Exact copy, no pictures: output all the records that follow.

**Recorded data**
|---|

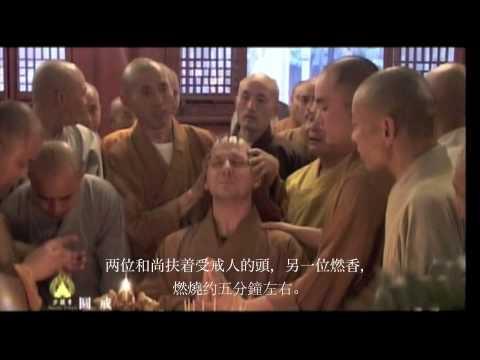 Shifu Shi Yan Fan Ordainment at Shaolin Temple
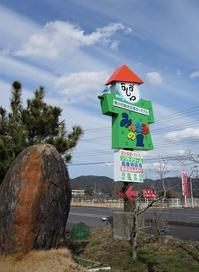 """千葉県鴨川市【みんなみの里】で食用菜花摘み!春の味覚を楽しもう♪(Minnami no Sato in Kamogawa, Chiba Prefecture) - """"Life in 東京"""" 日英バイリンガルブログ"""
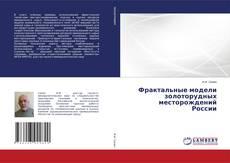 Bookcover of Фрактальные модели золоторудных месторождений России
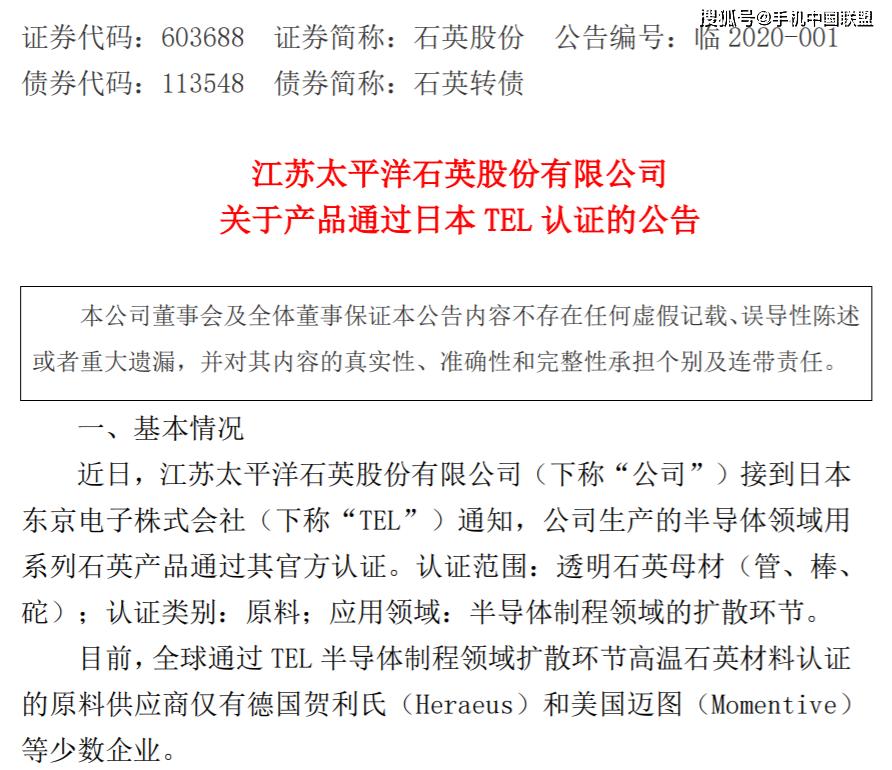 石英股份:半导体领域用系列石英产品通过日本TEL认证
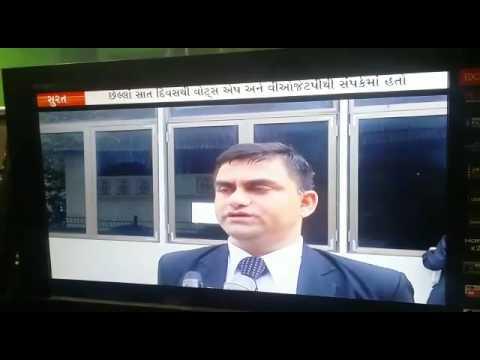 Zameer Shaikh Advocate. Amit Sindha murder case Surat.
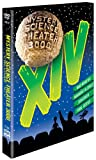 Mystery Science Theater 3000: Xiv [DVD] [Import]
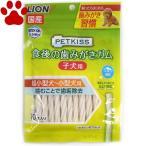 【3】 ライオン PETKISS 食後の歯みがきガム 子犬用 超小型犬・小型犬用 10本入り ミルク風味 国産 デンタルガム ペットキス 歯磨きガム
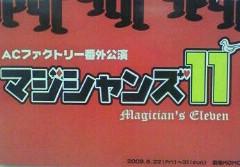 マジシャンズ11<br />  〜さとうゆう〜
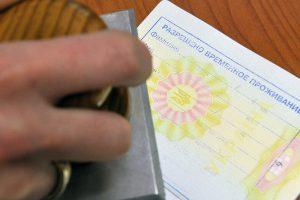 В Госдуме предложат ввести карты соотечественников для жителей Украины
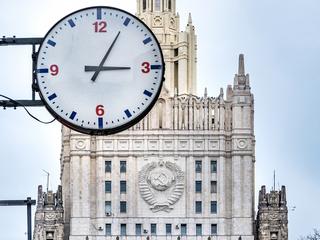 МИД России предостерег ЕС от введения новых санкций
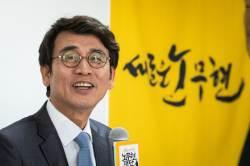 """유시민 """"내 대선후보 지지율 계속 내려가 사라지길…직업으로 정치 안 한다"""""""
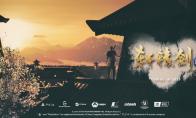《轩辕剑柒》首个场景演示视频公开 鲁班遗迹再现 今年内发售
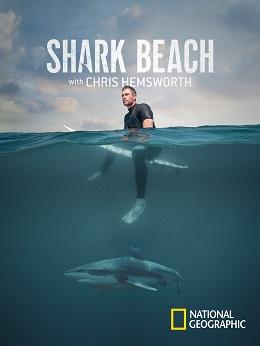 Playa de tiburones con Chris Hemsworth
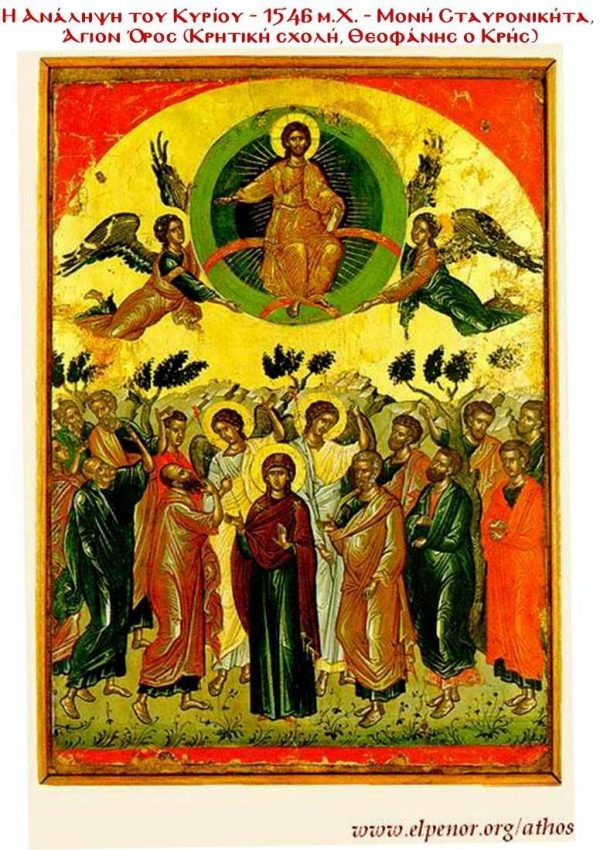 Η εορτή της Αναλήψεως του Κυρίου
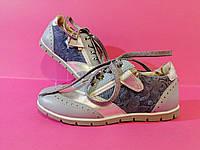 Туфли для девочки голубые с натуральным велюром Palaris 27-36(р)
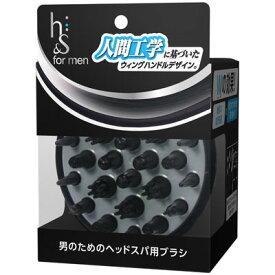 h&s for men ボリュームアップシリーズ 男のためのヘッドスパ用ブラシ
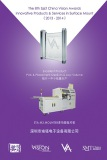 CHINA VISION AWARDS(PCBA SMD SMT Pick and Place Machine)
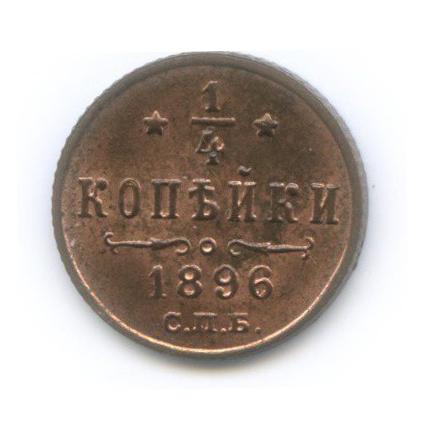 1/4 копейки (без обращения) 1896 года СПБ (Российская Империя)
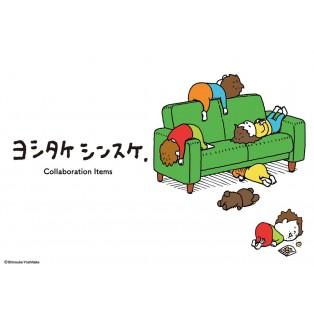 ヨシタケシンスケ × グラニフ コラボレーション!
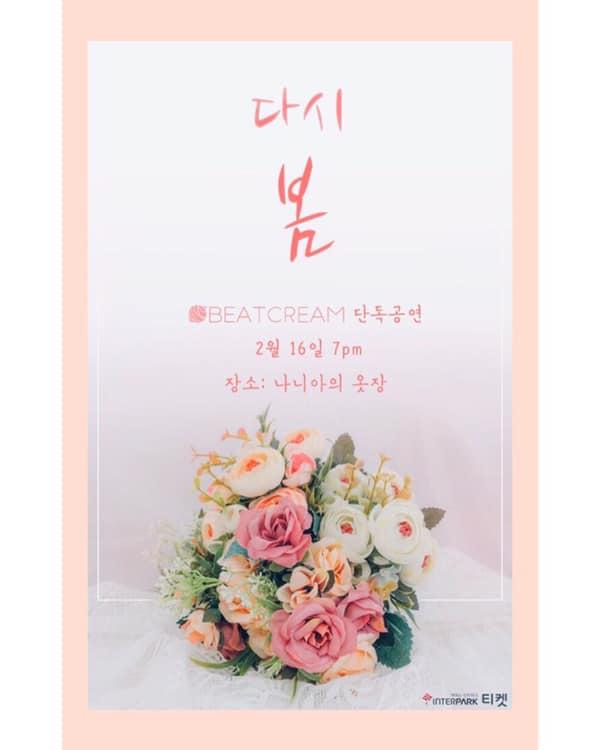 비트크림 단독공연 '다시, 봄'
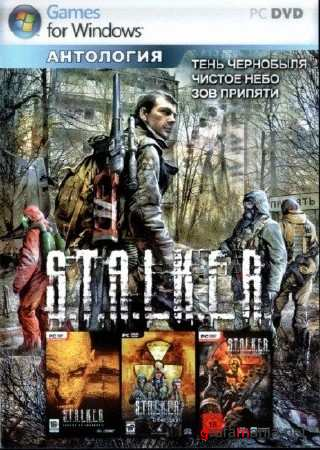 С.Т.А.Л.К.Е.Р. - Трилогия / S.T.A.L.K.E.R - Trilogy (2007-2009/PC/Lossless/RePack от Spieler)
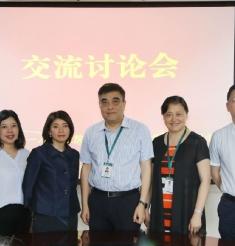 美国培声听力语言中心刘雪曼主任一行到市中西医结合医院考察交流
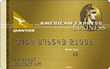 American Express Qantas Business Credit Card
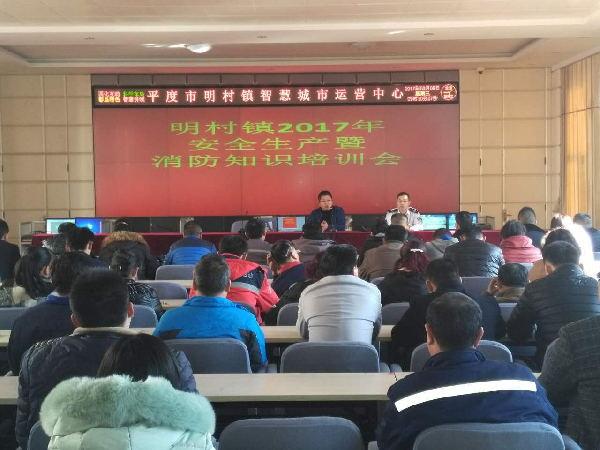 明村镇举行安全生产暨消防知识培训会议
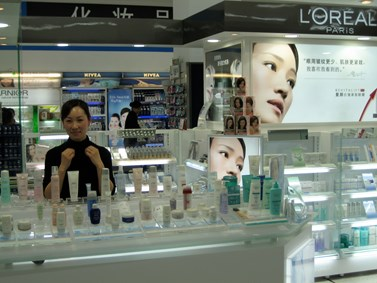 Cosmetics in China Walmart.  Flickr, CC BY 2.0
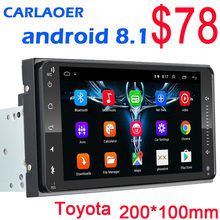 2 din android 8.1 Universal Car Multimedia Player Car Radio Player Stereo for toyata VIOS CROWN CAMRY HIACE PREVIA COROLLA RAV4(China)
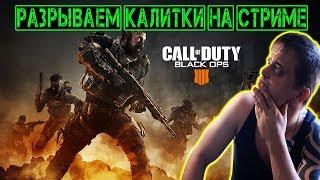НОЧНОЙ СТРИМ В Call of Duty®: Black Ops 4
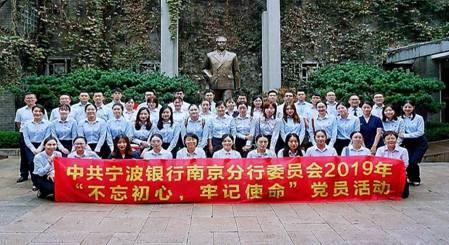 宁波银行南京分行:感悟百年征程 不忘发展初心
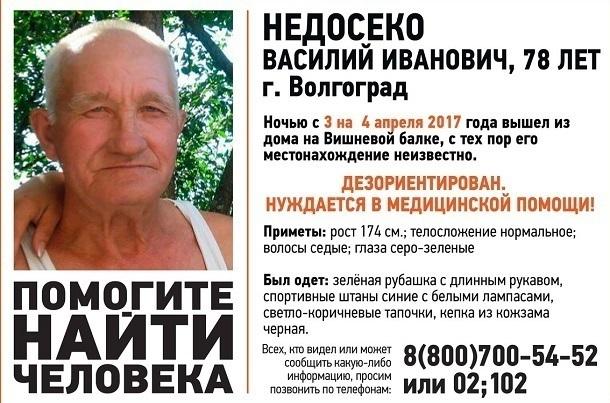 Волгоградцев просят посодействовать впоиске без вести пропавшего мужчины, страдающего утратой памяти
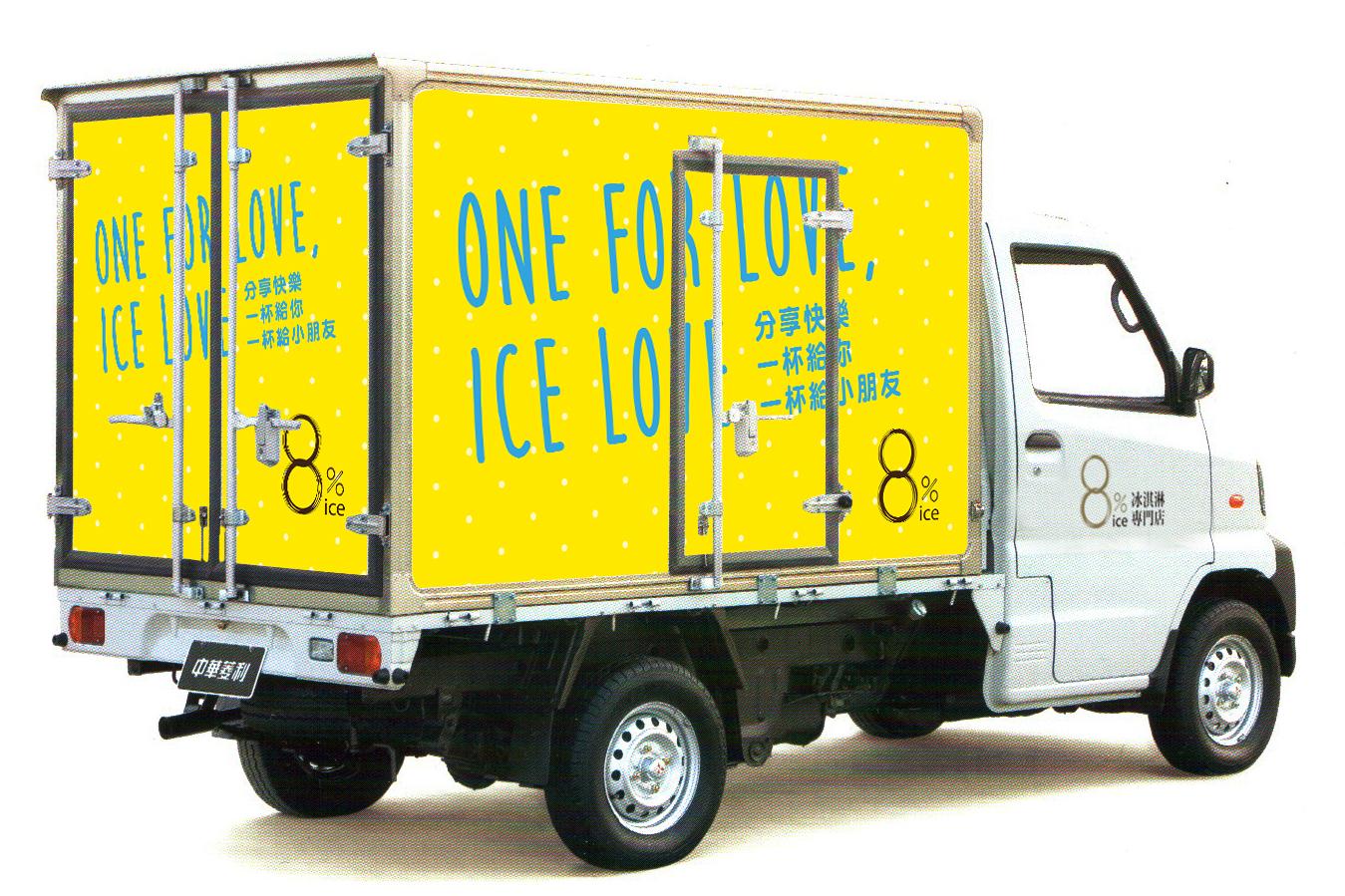 ice love-冰淇淋車-模擬.jpg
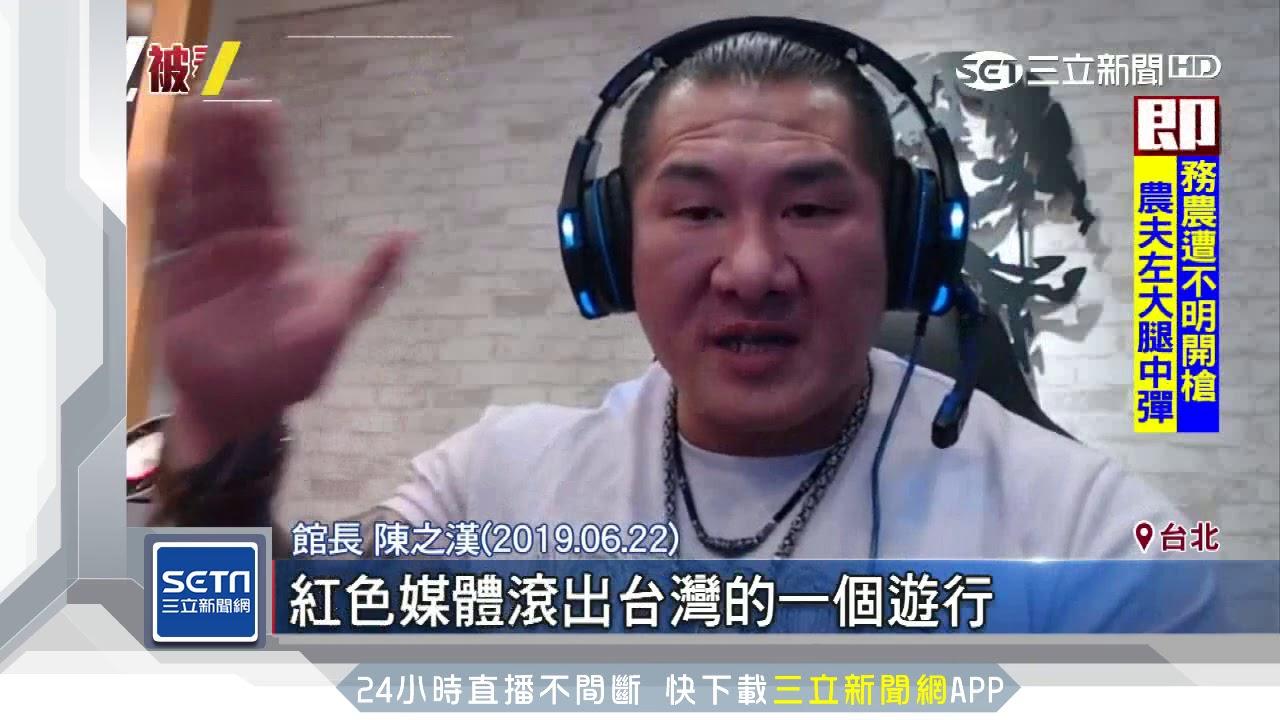迎擊中國拳王前夕 館長再嗆:旺中進場館就揍|三立新聞臺 - YouTube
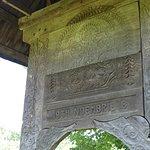 門が移築されていた。1934年竣工。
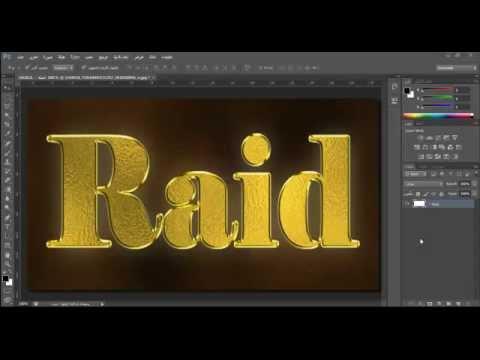 درس فوتوشوب طريقة عمل خامة الذهب وكتابة نص ذهبي Youtube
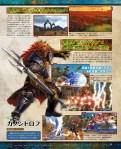 HWL Famitsu Scan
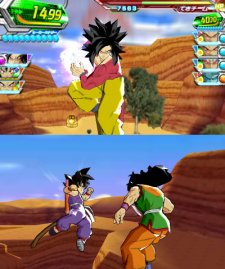 Dragon Ball Heroes Ultimate Mission 2 24.04.2014  (7)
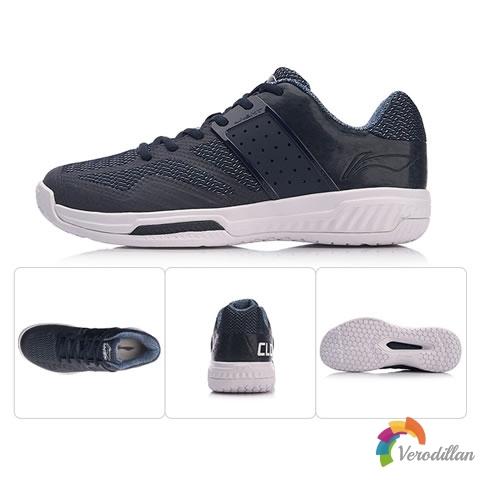 清爽包裹-李宁AYTN041羽毛球鞋细节简析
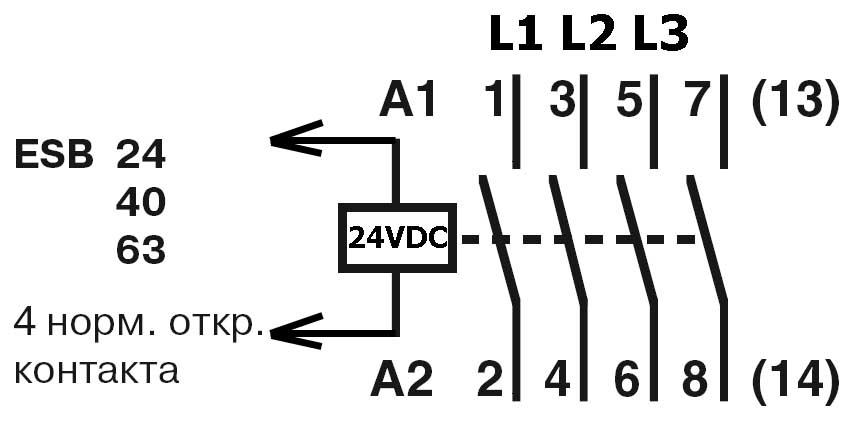 esb 24 40 инструкция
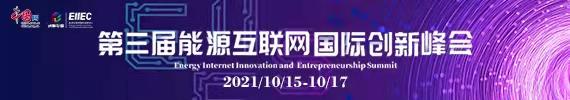 第三届能源互联网国际创新峰会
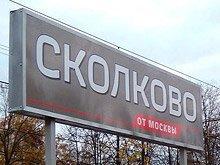В «Сколково» будет построен энергоэффективный дом
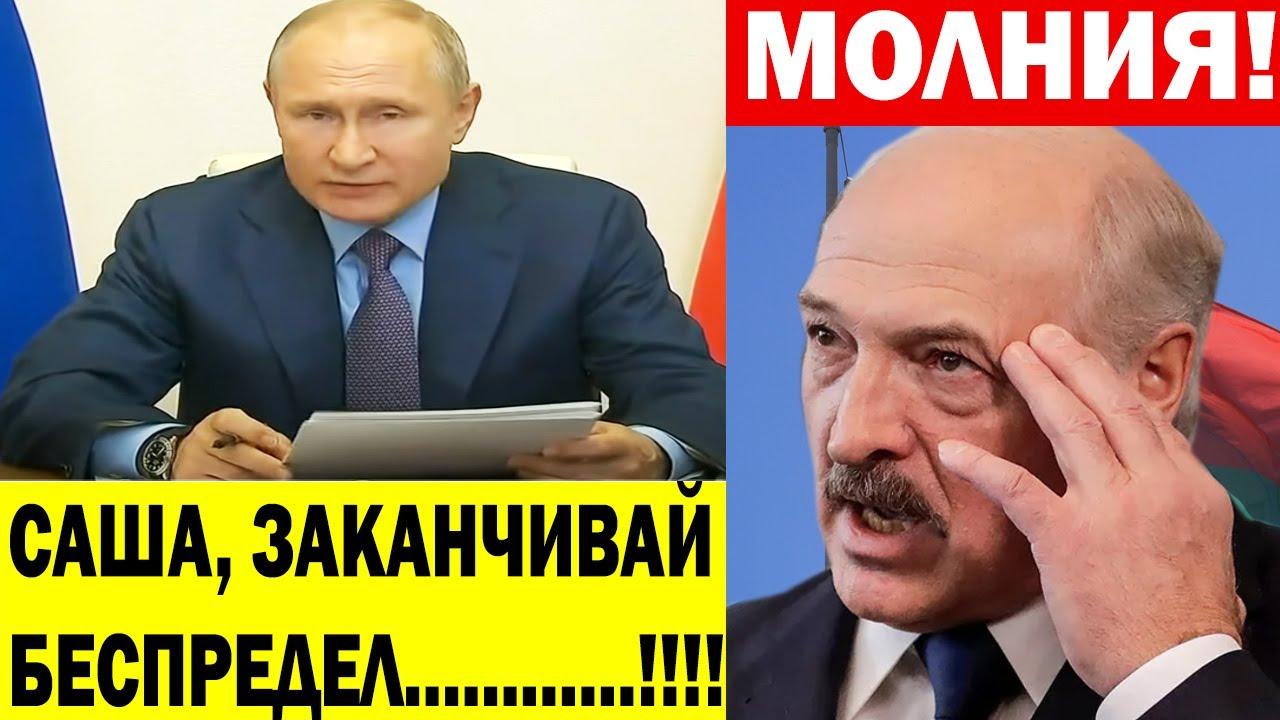 Срочно! Путин требует Лукашенко НЕМЕДЛЕННО отпустить задержанных в Беларуси россиян.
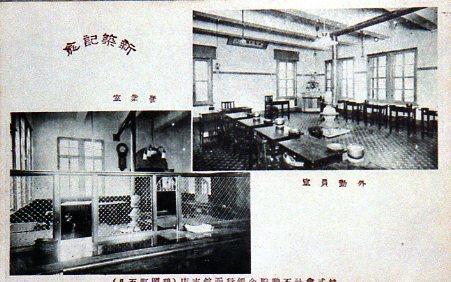 不動貯金銀行函館支店(建築家・関根要太郎作品研究)_f0142606_17173637.jpg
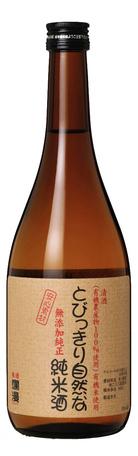 とびっきり自然な純米酒 720ml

|---|

**Response below**
 Shifu Shi Yan Fan Ordainment at Shaolin Temple
 """千葉県鴨川市【みんなみの里】で食用菜花摘み!春の味覚を楽しもう♪(Minnami no Sato in Kamogawa, Chiba Prefecture) - """"Life in 東京"""" 日英バイリンガルブログ"""
 Bookcover of Фрактальные модели золоторудных месторождений России
 石英股份:半导体领域用系列石英产品通过日本TEL认证
 Zameer Shaikh Advocate. Amit Sindha murder case Surat.
 Mystery Science Theater 3000: Xiv [DVD] [Import]
 【3】 ライオン PETKISS 食後の歯みがきガム 子犬用 超小型犬・小型犬用 10本入り ミルク風味 国産 デンタルガム ペットキス 歯磨きガム
 マジシャンズ11<br />  〜さとうゆう〜
 В Госдуме предложат ввести карты соотечественников для жителей Украины
 МИД России предостерег ЕС от введения новых санкций
 """유시민 """"내 대선후보 지지율 계속 내려가 사라지길…직업으로 정치 안 한다"""""""
《轩辕剑柒》首个场景演示视频公开 鲁班遗迹再现 今年内发售
 Playa de tiburones con Chris Hemsworth
 Η εορτή της Αναλήψεως του Κυρίου
 Туфли для девочки голубые с натуральным велюром Palaris 27-36(р)
 h&s for men ボリュームアップシリーズ 男のためのヘッドスパ用ブラシ
 CHINA VISION AWARDS(PCBA SMD SMT Pick and Place Machine)
 1/4 копейки (без обращения) 1896 года СПБ (Российская Империя)
 ヨシタケシンスケ × グラニフ コラボレーション!
 비트크림 단독공연 '다시, 봄'
 С.Т.А.Л.К.Е.Р. - Трилогия / S.T.A.L.K.E.R - Trilogy (2007-2009/PC/Lossless/RePack от Spieler)
 美国培声听力语言中心刘雪曼主任一行到市中西医结合医院考察交流
 American Express Qantas Business Credit Card
 明村镇举行安全生产暨消防知识培训会议
 Cosmetics in China Walmart.  Flickr, CC BY 2.0
 2 din android 8.1 Universal Car Multimedia Player Car Radio Player Stereo for toyata VIOS CROWN CAMRY HIACE PREVIA COROLLA RAV4(China)
НОЧНОЙ СТРИМ В Call of Duty®: Black Ops 4
 宁波银行南京分行:感悟百年征程 不忘发展初心
 Волгоградцев просят посодействовать впоиске без вести пропавшего мужчины, страдающего утратой памяти
 ice love-冰淇淋車-模擬.jpg
迎擊中國拳王前夕 館長再嗆:旺中進場館就揍|三立新聞臺 - YouTube
 門が移築されていた。1934年竣工。
 درس فوتوشوب طريقة عمل خامة الذهب وكتابة نص ذهبي Youtube
 HWL Famitsu Scan
 Dragon Ball Heroes Ultimate Mission 2 24.04.2014  (7)
 清爽包裹-李宁AYTN041羽毛球鞋细节简析
 esb 24 40 инструкция
 第三届能源互联网国际创新峰会
В «Сколково» будет построен энергоэффективный дом
 Срочно! Путин требует Лукашенко НЕМЕДЛЕННО отпустить задержанных в Беларуси россиян.
 不動貯金銀行函館支店(建築家・関根要太郎作品研究)_f0142606_17173637.jpg
 とびっきり自然な純米酒 720ml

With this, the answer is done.